• **TEXT PASSAGE**
==========

Ragged Peak is the most prominent feature of the ridge south of the Young Lakes region of Yosemite. It lies 4 miles north of Tioga Road and its summit provides an excellent view of the Tuolumne Meadows and northeastern Yosemite backcountry, with probably the best view of Mt. Conness and it's stunning SW Face.
The peak can be climbed in a half day from the Lembert Dome parking lot. The easiest route is a light class 2-3 scramble from the saddle to the east of the peak.
Besides the class 2-3 southern route, Secor lists the NW Face as Class 5, the NE Face as 5.6, and the E Face as class 5.
Please feel free to add a route to this mountain if you have more information on any of these approaches.
Ragged peak is most easily reached from the Young Lakes trailhead which lies along Tioga Road. Start at the Young Lakes/Dog Lake/Lembert Dome parking lot (immediately east of the Tuolumne River bridge). From the parking lot, head back and to the left and you will pass the signed Young Lakes trailhead. Follow the Young Lakes trail 3.5 miles to Dingley Creek, passing signed junctions with trails to Lembert Dome and Dog Lake.

==========

• **SHORT PROBLEM 1**
Render the stretch of the listing from the line containing "Which relationship holds" through the end of the listing as a numbered list, leaving out blank lines and any pictures.
The text and the listing are unrelated to each other.

==========

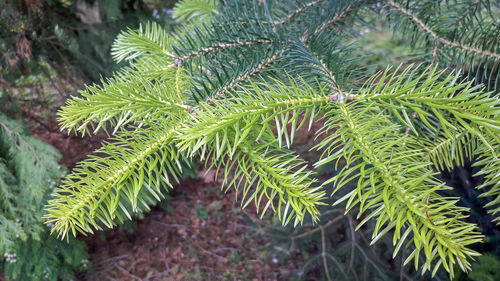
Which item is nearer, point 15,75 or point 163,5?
point 15,75

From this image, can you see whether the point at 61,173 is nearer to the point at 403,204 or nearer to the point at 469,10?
the point at 403,204

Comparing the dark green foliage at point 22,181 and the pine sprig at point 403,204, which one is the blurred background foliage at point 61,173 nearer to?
the dark green foliage at point 22,181

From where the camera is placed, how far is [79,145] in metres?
1.89

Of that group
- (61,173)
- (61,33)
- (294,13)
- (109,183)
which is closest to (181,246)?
(61,173)

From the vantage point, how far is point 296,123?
0.49 m

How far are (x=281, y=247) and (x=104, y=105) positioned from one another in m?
1.41

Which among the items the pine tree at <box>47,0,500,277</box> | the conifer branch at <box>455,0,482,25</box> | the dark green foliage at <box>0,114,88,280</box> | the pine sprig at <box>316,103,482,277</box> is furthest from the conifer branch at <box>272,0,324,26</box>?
the dark green foliage at <box>0,114,88,280</box>

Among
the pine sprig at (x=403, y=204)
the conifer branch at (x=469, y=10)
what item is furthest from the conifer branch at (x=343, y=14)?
the pine sprig at (x=403, y=204)

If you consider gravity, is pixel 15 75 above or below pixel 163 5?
below

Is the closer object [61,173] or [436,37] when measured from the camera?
[436,37]

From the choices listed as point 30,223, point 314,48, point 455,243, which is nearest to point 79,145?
point 30,223

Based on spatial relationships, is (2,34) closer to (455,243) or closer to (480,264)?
(455,243)

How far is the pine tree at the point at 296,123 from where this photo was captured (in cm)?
40

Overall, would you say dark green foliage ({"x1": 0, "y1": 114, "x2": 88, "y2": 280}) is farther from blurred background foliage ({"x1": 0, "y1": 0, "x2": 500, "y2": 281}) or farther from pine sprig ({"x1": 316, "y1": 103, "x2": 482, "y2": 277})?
pine sprig ({"x1": 316, "y1": 103, "x2": 482, "y2": 277})
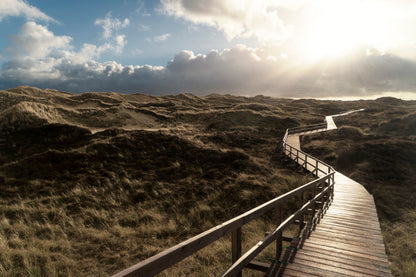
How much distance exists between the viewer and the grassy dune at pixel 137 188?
716 centimetres

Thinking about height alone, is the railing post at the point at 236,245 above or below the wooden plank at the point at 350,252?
above

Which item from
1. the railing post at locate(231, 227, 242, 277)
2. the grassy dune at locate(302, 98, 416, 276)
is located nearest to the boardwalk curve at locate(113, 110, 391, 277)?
the railing post at locate(231, 227, 242, 277)

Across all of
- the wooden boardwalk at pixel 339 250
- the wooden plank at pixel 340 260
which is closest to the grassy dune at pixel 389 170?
the wooden boardwalk at pixel 339 250

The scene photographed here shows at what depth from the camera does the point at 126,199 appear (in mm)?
12273

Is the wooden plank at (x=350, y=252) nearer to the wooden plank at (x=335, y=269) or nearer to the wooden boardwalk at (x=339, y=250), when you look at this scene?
the wooden boardwalk at (x=339, y=250)

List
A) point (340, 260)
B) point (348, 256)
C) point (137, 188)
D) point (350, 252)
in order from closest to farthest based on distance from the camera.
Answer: point (340, 260) < point (348, 256) < point (350, 252) < point (137, 188)

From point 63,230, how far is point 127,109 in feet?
91.9

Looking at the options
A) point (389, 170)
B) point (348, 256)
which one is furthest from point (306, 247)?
Result: point (389, 170)

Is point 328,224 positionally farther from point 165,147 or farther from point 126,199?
point 165,147

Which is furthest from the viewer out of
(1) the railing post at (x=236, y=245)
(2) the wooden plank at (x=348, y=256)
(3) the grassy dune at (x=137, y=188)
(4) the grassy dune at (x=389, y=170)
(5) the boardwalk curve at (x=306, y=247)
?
(4) the grassy dune at (x=389, y=170)

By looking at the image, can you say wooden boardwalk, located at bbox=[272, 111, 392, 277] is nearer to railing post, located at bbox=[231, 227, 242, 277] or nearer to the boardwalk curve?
the boardwalk curve

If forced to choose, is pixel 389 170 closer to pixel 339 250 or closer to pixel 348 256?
pixel 339 250

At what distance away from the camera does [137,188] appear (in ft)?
44.8

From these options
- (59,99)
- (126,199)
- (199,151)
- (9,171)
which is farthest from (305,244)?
(59,99)
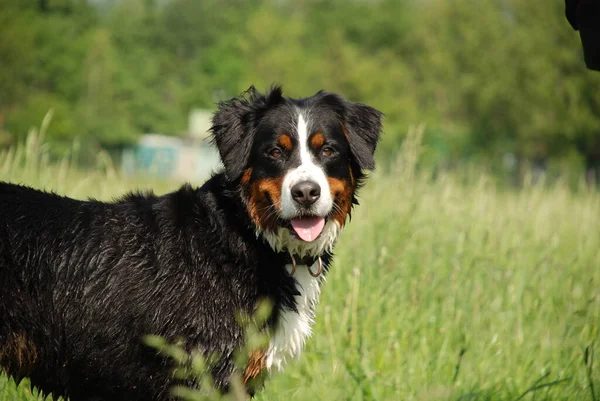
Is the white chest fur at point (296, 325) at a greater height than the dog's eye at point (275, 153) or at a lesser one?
lesser

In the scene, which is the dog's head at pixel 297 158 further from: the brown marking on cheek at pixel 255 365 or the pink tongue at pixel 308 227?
the brown marking on cheek at pixel 255 365

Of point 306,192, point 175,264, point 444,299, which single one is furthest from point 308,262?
point 444,299

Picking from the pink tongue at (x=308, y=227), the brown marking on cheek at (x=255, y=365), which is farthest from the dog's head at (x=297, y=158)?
the brown marking on cheek at (x=255, y=365)

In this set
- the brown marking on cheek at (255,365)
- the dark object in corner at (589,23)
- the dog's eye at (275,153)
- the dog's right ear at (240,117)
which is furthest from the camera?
the dog's right ear at (240,117)

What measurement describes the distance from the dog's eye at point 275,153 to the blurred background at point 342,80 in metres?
24.4

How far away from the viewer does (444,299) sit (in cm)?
517

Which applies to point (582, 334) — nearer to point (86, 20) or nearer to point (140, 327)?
point (140, 327)

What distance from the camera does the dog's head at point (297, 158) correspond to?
3.54m

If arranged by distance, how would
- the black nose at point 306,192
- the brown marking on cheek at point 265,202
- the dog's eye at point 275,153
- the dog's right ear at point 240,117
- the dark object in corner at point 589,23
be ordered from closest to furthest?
Result: 1. the dark object in corner at point 589,23
2. the black nose at point 306,192
3. the brown marking on cheek at point 265,202
4. the dog's eye at point 275,153
5. the dog's right ear at point 240,117

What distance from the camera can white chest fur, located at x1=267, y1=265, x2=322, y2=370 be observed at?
11.4 feet

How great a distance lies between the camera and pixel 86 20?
151ft

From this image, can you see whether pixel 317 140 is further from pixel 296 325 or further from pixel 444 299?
pixel 444 299

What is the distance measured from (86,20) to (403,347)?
151 feet

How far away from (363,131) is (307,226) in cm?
76
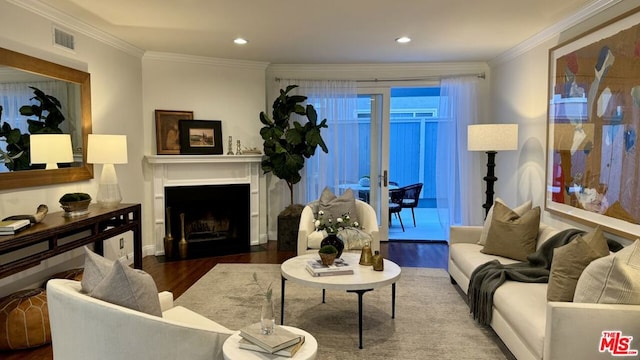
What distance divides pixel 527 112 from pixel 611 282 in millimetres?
2968

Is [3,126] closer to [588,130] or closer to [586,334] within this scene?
[586,334]

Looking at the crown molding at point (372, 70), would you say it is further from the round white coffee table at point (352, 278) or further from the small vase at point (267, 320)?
the small vase at point (267, 320)

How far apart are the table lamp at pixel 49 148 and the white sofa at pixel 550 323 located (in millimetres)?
→ 3519

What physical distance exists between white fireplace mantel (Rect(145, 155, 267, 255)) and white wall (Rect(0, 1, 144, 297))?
24 centimetres

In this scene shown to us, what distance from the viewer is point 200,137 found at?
552 centimetres

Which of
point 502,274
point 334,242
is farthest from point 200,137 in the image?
point 502,274

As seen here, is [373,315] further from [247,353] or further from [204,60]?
[204,60]

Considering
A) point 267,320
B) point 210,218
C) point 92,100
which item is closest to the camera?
point 267,320

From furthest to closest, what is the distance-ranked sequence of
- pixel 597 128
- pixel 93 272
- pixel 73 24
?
1. pixel 73 24
2. pixel 597 128
3. pixel 93 272

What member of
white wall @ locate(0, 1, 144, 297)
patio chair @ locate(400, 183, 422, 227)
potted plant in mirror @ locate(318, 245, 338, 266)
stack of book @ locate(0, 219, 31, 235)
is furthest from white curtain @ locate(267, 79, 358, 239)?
stack of book @ locate(0, 219, 31, 235)

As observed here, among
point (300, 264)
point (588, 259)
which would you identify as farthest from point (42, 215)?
point (588, 259)

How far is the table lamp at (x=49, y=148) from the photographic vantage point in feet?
10.7

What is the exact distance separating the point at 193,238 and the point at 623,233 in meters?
4.81

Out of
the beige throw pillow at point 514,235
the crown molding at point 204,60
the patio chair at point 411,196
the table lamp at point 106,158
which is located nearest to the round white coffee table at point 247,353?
the beige throw pillow at point 514,235
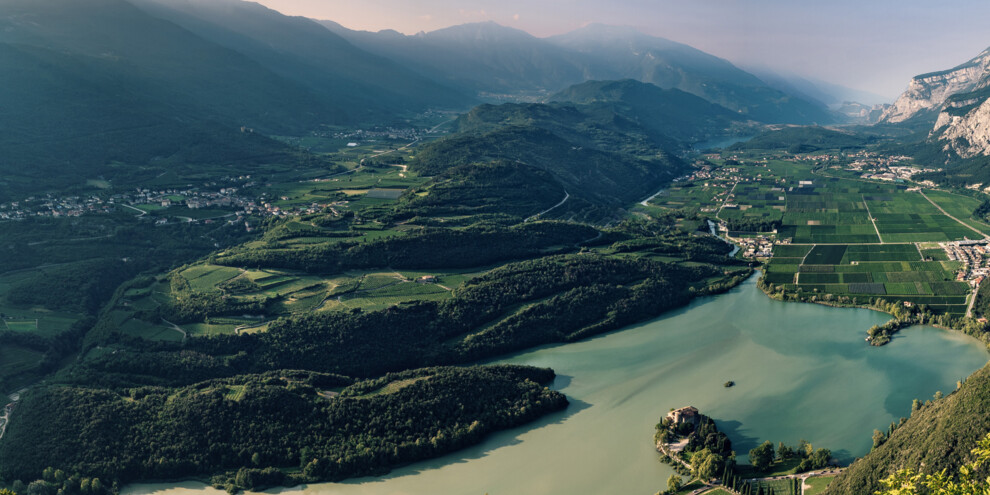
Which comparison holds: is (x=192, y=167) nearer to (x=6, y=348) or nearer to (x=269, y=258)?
(x=269, y=258)

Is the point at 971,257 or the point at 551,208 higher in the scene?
the point at 971,257

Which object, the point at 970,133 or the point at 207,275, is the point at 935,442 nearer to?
the point at 207,275

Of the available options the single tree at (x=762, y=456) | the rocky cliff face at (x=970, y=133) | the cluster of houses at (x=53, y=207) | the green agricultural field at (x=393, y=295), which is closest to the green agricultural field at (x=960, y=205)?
the rocky cliff face at (x=970, y=133)

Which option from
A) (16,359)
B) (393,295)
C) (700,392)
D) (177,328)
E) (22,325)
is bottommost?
(16,359)

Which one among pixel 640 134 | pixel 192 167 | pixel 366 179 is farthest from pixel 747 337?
pixel 640 134

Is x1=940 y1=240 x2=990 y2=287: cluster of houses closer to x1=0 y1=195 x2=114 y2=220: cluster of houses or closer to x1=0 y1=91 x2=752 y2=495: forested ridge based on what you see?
x1=0 y1=91 x2=752 y2=495: forested ridge

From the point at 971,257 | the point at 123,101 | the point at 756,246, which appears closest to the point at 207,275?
the point at 756,246
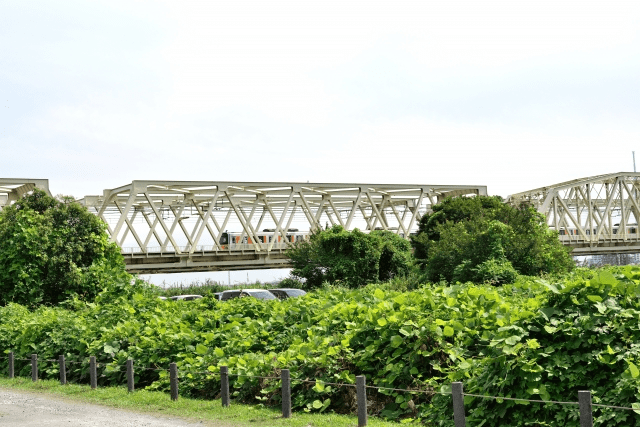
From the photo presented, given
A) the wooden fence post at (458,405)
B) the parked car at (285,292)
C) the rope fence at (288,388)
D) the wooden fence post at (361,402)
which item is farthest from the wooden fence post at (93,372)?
the parked car at (285,292)

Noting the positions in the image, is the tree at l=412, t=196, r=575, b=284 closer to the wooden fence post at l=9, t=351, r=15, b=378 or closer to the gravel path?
the wooden fence post at l=9, t=351, r=15, b=378

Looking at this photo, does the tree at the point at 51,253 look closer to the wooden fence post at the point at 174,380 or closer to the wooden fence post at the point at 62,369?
the wooden fence post at the point at 62,369

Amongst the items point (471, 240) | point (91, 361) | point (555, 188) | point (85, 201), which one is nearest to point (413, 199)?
point (555, 188)

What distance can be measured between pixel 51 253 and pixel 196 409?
1505cm

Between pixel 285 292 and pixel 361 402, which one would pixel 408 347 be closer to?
pixel 361 402

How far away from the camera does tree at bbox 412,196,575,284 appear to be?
29.6 metres

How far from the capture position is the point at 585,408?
827 centimetres

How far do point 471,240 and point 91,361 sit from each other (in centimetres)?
1902

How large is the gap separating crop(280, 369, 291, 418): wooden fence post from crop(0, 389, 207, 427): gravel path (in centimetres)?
140

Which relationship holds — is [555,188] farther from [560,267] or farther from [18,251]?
[18,251]

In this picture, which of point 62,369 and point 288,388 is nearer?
point 288,388

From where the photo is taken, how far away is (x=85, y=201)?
55.4m

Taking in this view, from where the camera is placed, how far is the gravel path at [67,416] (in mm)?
12288

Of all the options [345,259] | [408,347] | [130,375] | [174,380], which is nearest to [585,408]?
[408,347]
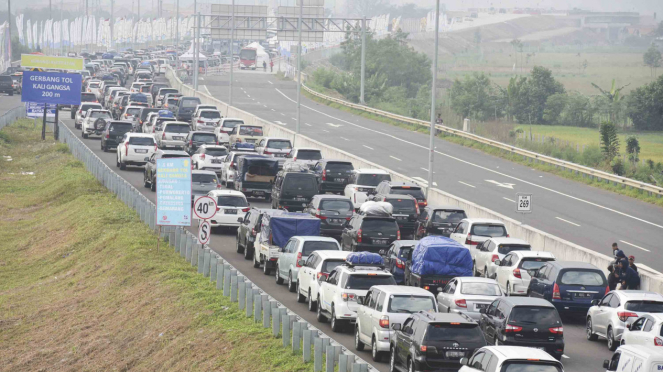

==========

• **SHORT PROBLEM 2**
Set down the full text about Ragged Peak word for word.

• **EXPECTED OUTPUT 1**
1. Which relationship holds — is [555,188] farther from [560,267] or farther from [18,251]?
2. [18,251]
3. In this picture, which of point 62,369 and point 288,388 is nearer?
4. point 288,388
5. From where the photo is taken, how far away is (x=85, y=201)?
6. 55.4m
7. Taking in this view, from where the camera is placed, how far is the gravel path at [67,416] (in mm)?
8. 12288
9. Of all the options [345,259] | [408,347] | [130,375] | [174,380], which is nearest to [585,408]?
10. [408,347]

• **EXPECTED OUTPUT 2**
Ragged Peak is the most prominent feature of the ridge south of the Young Lakes region of Yosemite. It lies 4 miles north of Tioga Road and its summit provides an excellent view of the Tuolumne Meadows and northeastern Yosemite backcountry, with probably the best view of Mt. Conness and it's stunning SW Face.
The peak can be climbed in a half day from the Lembert Dome parking lot. The easiest route is a light class 2-3 scramble from the saddle to the east of the peak.
Besides the class 2-3 southern route, Secor lists the NW Face as Class 5, the NE Face as 5.6, and the E Face as class 5.
Please feel free to add a route to this mountain if you have more information on any of these approaches.
Ragged peak is most easily reached from the Young Lakes trailhead which lies along Tioga Road. Start at the Young Lakes/Dog Lake/Lembert Dome parking lot (immediately east of the Tuolumne River bridge). From the parking lot, head back and to the left and you will pass the signed Young Lakes trailhead. Follow the Young Lakes trail 3.5 miles to Dingley Creek, passing signed junctions with trails to Lembert Dome and Dog Lake.